## GOALS:
- A) Name the dimensions of operational performance listed in the operations management notes.
- B) Reproduce the operations management notes word for word from "- comformance (process)" to "itself from others.".

## DOCUMENT EXTRACT:
..............................

This is the course notes I took when studying Introduction to Operations Management, offered by Wharton on Coursera.

The four dimensions of operational performance are:

Cost: the efficiency of the operations;
Quality:
- performance (product) quality (how good?)
- comformance (process) quality (as good as promised?)
Variety: customer heterogeneity;
Time: responsiveness to demand.

These four dimensions are important for 1) performance measurement and 2) defining a business strategy. Strategy guru, Michael Porter, suggested there are two ways in which an organization can get a competitive advantage: either through cost leadership or through differentiation. The dimensions that we discussed – variety, quality and timeliness – are three ways in which your operation can differentiate itself from others.

..............................

## DATA LINES:
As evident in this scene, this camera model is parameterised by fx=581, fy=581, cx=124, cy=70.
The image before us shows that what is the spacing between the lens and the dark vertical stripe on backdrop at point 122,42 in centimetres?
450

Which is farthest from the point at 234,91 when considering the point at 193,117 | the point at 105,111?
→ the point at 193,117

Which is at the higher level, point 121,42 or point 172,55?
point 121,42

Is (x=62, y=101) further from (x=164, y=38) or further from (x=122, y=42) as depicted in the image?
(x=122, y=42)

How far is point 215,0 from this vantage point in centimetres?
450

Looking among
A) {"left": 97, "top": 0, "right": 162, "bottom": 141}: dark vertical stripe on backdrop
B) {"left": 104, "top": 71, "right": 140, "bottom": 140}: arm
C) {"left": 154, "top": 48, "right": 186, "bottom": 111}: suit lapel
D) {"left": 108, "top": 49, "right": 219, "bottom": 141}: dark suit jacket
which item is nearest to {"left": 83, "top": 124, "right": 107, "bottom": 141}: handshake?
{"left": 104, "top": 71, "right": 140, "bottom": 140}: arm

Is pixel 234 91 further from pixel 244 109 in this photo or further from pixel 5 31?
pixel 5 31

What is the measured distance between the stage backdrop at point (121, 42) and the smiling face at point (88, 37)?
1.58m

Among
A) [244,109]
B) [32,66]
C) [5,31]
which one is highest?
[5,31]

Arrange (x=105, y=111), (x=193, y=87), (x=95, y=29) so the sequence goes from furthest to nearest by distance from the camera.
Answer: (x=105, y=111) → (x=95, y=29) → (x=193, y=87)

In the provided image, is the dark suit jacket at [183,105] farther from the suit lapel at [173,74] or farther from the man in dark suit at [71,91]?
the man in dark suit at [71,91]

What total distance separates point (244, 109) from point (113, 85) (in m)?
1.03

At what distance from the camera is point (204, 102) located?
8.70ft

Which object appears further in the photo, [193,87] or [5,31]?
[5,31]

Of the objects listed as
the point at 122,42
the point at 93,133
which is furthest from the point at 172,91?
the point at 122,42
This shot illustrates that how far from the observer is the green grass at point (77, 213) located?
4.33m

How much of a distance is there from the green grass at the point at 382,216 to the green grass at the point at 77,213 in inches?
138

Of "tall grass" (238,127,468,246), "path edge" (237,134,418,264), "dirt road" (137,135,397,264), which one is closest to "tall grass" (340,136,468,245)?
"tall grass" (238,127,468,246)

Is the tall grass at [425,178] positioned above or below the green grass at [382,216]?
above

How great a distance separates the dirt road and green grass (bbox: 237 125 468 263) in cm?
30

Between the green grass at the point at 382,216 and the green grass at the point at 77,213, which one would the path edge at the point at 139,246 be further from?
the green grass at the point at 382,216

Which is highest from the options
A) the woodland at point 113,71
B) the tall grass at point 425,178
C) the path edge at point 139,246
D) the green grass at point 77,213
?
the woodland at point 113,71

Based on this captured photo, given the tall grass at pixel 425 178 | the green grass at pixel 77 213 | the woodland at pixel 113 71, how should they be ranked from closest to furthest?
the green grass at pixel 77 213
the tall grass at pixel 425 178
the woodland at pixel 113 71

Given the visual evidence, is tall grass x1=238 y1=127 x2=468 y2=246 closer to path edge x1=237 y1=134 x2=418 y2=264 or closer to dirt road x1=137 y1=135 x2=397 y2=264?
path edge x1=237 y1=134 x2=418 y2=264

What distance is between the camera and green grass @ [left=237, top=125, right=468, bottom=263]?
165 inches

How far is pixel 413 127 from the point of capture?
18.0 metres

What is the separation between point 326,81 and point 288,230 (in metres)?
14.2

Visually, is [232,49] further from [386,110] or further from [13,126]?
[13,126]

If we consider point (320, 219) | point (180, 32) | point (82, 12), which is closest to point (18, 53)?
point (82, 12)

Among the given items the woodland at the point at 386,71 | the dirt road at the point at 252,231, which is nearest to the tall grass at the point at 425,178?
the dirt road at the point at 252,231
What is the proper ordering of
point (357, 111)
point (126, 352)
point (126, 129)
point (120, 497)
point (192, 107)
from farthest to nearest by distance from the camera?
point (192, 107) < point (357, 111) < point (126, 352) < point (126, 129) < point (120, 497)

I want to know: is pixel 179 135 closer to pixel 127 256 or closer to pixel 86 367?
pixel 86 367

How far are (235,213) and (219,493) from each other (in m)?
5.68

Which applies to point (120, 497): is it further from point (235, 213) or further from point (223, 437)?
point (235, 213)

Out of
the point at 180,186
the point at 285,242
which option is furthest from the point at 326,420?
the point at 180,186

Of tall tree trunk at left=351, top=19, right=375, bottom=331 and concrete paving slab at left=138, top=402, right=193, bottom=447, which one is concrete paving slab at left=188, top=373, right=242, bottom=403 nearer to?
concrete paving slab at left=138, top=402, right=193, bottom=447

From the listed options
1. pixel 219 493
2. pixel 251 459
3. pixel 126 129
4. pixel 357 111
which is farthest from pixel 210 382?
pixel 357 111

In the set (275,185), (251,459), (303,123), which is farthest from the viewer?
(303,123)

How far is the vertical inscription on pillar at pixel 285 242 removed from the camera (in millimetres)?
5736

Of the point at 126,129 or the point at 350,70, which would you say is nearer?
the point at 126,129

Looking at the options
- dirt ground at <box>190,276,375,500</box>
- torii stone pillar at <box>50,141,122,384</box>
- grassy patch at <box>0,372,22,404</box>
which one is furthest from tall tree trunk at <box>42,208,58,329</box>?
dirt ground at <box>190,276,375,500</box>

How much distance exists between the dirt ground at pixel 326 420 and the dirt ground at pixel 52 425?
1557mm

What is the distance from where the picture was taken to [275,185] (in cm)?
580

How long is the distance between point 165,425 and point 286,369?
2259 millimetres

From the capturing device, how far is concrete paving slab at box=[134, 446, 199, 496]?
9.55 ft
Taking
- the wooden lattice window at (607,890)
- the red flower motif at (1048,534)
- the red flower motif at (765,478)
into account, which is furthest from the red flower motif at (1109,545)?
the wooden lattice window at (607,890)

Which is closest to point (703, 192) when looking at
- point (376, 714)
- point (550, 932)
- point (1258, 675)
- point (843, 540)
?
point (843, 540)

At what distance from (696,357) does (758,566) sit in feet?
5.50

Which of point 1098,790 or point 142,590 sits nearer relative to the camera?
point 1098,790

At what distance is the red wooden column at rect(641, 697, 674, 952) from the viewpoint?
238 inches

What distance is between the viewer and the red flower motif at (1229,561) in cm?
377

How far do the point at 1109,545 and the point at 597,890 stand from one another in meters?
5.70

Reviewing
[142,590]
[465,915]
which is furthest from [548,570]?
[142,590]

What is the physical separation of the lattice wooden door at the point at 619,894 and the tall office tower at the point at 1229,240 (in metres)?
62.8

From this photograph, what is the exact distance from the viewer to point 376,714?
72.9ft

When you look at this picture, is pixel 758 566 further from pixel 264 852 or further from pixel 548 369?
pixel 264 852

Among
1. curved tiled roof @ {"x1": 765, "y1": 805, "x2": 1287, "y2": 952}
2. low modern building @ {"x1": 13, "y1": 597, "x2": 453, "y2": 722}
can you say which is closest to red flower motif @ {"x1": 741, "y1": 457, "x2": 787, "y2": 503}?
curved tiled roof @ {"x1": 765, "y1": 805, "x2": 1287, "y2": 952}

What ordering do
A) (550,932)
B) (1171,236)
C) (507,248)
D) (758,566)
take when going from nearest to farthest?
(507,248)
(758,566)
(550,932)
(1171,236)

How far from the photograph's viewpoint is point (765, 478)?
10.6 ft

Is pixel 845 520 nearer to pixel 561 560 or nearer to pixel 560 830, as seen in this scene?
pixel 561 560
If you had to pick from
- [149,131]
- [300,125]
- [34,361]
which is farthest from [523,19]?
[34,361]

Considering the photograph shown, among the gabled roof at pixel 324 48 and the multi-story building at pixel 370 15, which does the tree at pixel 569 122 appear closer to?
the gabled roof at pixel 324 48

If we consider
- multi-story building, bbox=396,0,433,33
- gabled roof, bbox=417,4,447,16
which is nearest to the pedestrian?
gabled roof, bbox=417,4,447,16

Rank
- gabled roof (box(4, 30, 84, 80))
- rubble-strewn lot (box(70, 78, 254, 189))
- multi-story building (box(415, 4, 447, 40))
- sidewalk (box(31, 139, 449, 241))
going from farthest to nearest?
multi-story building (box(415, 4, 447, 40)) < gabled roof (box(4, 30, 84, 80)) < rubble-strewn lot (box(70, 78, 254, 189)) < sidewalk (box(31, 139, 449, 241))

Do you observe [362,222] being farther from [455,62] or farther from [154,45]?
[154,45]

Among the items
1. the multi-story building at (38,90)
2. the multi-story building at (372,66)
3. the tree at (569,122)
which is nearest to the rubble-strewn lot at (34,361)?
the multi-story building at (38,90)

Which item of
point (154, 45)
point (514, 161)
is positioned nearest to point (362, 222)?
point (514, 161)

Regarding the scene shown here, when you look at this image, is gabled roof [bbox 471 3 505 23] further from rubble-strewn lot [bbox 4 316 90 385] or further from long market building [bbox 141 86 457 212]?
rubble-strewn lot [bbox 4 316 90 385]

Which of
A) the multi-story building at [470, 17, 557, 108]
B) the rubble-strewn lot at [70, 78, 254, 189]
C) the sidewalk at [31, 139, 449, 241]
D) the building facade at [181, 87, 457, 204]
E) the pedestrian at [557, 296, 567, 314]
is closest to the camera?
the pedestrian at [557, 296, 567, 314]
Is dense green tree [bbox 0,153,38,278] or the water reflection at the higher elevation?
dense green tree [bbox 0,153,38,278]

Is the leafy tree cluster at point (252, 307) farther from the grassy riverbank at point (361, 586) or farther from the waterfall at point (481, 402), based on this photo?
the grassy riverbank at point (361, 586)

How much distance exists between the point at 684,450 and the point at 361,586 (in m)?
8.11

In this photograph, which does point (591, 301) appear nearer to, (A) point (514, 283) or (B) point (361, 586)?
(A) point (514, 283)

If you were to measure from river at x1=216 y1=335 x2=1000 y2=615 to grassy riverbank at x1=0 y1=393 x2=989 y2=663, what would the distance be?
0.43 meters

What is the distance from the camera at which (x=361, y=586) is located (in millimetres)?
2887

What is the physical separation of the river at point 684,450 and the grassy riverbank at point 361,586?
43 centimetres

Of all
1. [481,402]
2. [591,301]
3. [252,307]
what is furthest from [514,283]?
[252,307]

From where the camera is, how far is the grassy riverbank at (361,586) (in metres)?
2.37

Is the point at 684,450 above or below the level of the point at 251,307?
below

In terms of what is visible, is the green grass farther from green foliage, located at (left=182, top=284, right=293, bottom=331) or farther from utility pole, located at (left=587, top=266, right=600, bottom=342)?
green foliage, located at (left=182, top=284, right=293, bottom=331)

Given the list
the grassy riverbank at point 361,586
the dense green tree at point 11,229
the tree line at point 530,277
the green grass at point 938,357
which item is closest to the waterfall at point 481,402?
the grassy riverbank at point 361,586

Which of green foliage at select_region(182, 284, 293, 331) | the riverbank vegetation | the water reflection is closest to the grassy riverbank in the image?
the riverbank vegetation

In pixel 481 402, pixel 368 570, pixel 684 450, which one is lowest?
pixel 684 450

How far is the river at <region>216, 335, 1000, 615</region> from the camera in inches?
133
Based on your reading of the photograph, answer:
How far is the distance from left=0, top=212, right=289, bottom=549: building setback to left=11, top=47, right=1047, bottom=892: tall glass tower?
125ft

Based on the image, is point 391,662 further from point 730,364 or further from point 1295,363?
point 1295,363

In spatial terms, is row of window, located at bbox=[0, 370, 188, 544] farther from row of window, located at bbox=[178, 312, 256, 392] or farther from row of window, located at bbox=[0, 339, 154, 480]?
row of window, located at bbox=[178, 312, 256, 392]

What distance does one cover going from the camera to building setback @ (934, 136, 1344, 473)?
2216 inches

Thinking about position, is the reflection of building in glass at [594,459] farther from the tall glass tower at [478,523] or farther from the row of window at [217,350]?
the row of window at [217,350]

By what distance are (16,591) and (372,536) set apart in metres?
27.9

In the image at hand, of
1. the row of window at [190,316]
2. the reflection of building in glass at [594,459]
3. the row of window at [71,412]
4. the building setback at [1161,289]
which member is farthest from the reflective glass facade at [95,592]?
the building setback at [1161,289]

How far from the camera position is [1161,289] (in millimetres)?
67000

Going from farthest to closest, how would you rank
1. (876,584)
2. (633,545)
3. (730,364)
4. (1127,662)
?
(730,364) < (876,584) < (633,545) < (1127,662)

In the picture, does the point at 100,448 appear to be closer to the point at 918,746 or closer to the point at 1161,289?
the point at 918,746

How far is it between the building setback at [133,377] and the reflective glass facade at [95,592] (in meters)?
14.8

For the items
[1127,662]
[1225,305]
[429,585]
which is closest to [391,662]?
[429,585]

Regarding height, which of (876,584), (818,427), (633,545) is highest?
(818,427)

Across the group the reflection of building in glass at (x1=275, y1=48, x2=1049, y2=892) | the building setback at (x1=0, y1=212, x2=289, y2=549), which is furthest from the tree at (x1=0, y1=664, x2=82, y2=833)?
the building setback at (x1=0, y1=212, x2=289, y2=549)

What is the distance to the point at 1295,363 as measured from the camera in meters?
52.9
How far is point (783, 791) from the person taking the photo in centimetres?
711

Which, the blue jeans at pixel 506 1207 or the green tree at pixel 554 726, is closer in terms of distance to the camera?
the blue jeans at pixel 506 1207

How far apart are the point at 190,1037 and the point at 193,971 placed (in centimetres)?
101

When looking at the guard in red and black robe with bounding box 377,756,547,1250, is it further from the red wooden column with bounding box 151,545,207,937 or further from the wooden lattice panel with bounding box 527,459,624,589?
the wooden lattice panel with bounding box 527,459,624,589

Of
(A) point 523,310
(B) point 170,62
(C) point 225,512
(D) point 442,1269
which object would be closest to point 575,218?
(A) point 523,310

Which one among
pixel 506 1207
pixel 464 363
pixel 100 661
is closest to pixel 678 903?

..............................

## TASK-BY-TASK OUTPUTS:
- A) Cost, Quality, Variety, Time

- B)
- comformance (process) quality (as good as promised?)
Variety: customer heterogeneity;
Time: responsiveness to demand.

These four dimensions are important for 1) performance measurement and 2) defining a business strategy. Strategy guru, Michael Porter, suggested there are two ways in which an organization can get a competitive advantage: either through cost leadership or through differentiation. The dimensions that we discussed – variety, quality and timeliness – are three ways in which your operation can differentiate itself from others.